==== TRECHO DA PÁGINA

O público e o privado por trás do mico de Gaspari

TEIXEIRA COELHO
ESPECIAL PARA A FOLHA

Em seu texto de 11 de julho a respeito do Museu de Arte Contemporânea, de Ciccillo e de mim, Elio Gaspari tem razão num ponto: o catálogo (de 2003, não de agora, como ele diz) de reabertura (em 2000) do MAC renovado deveria indicar a origem das obras reproduzidas. Foi uma falha. Como diretor à época, lamento-a. O resto desse texto é infame.
O que houve, ao contrário do que ele diz, foi uma dedicação plena à idéia de oferecer a melhor casa possível à arte vinda de Ciccillo e Yolanda mas também de Spanudis, da Bienal, do MAM, de tantos artistas, do próprio MAC. E a oferecemos. Honrar a obra de arte não é só mencionar em livro o nome do ex-dono: é dar-lhe as condições para cumprir seu papel ao vivo. Isso foi feito. E quem for ao museu verá o nome dos doadores.
A questão central desse artigo é a idéia de que Ciccillo e Yolanda erraram ao escolher a USP como parceira. É cíclico o retorno, público e privado, da discussão sobre o destino dos museus de arte em São Paulo. Por "público e privado" me refiro a duas situações: o choque entre privado e público na política cultural e o ato de levar a público algo que se aborda em particular.

========
==== SEÇÃO DE DADOS

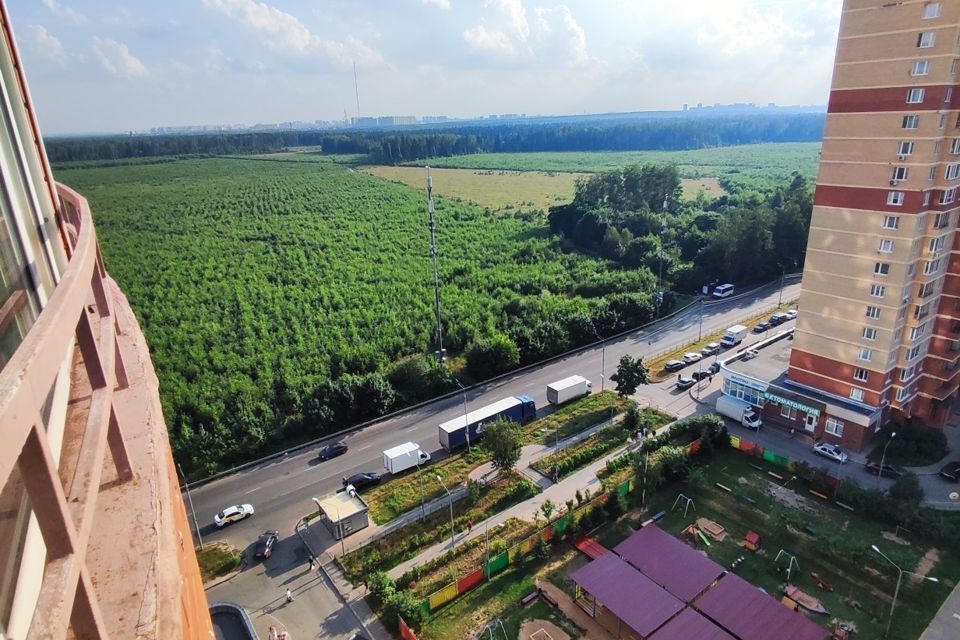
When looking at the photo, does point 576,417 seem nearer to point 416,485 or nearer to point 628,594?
point 416,485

========

OBJETIVO 1: Segundo o trecho da página, em que ano ocorreu a reabertura do MAC renovado?
OBJETIVO 2: Resuma em duas frases o texto sobre o Museu de Arte Contemporânea.
OBJETIVO 3: Prossiga com o texto sobre o Museu de Arte Contemporânea a partir do ponto em que ele para.

RESULTADO DA TAREFA 1: Em 2000.

RESULTADO DA TAREFA 2: O texto admite que o catálogo de 2003 do MAC deveria indicar a origem das obras reproduzidas, mas chama de infame o restante do artigo de Elio Gaspari e afirma que houve dedicação plena a oferecer a melhor casa possível às obras, cujos doadores têm o nome exposto no museu. Aponta ainda como questão central do artigo a ideia de que Ciccillo e Yolanda erraram ao escolher a USP como parceira, discussão que retorna ciclicamente quando se trata do destino dos museus de arte em São Paulo.

RESULTADO DA TAREFA 3:
Publicamente, o jornalista faz eco às lamúrias dos que não se conformam com o ato de Ciccillo e Yolanda, dois privados com espírito público, passando à pública USP a guarda de suas coleções, depois de fracassada a tentativa do casal com a iniciativa privada. Essa história quer assombrar a cidade há 40 anos. E pretende ignorar a realidade: dada a atual situação dos museus no país, a opção pela USP revelou-se a coisa certa. O único mico é o que puseram na mão de Gaspari.

Fusão dos museus
Em privado, e por iniciativa do privado, circula outra vez nestes mesmos dias a idéia de juntar alguns museus de arte, medida que, não resolvendo a questão pública da arte, resolveria o problema particular dos museus. Em 1998, no MAC, enfrentei situação análoga: os privados escolheram um local, lá situaram a coleção do MAC sem perguntar nada a ninguém e deram as cartas virtuais de um jogo que, então, ficou no virtual. Deve ser só coincidência o fato de que, com essa idéia de novo circulando em privado, apareça o artigo enviesado do jornalista sobre um catálogo lançado em 2003...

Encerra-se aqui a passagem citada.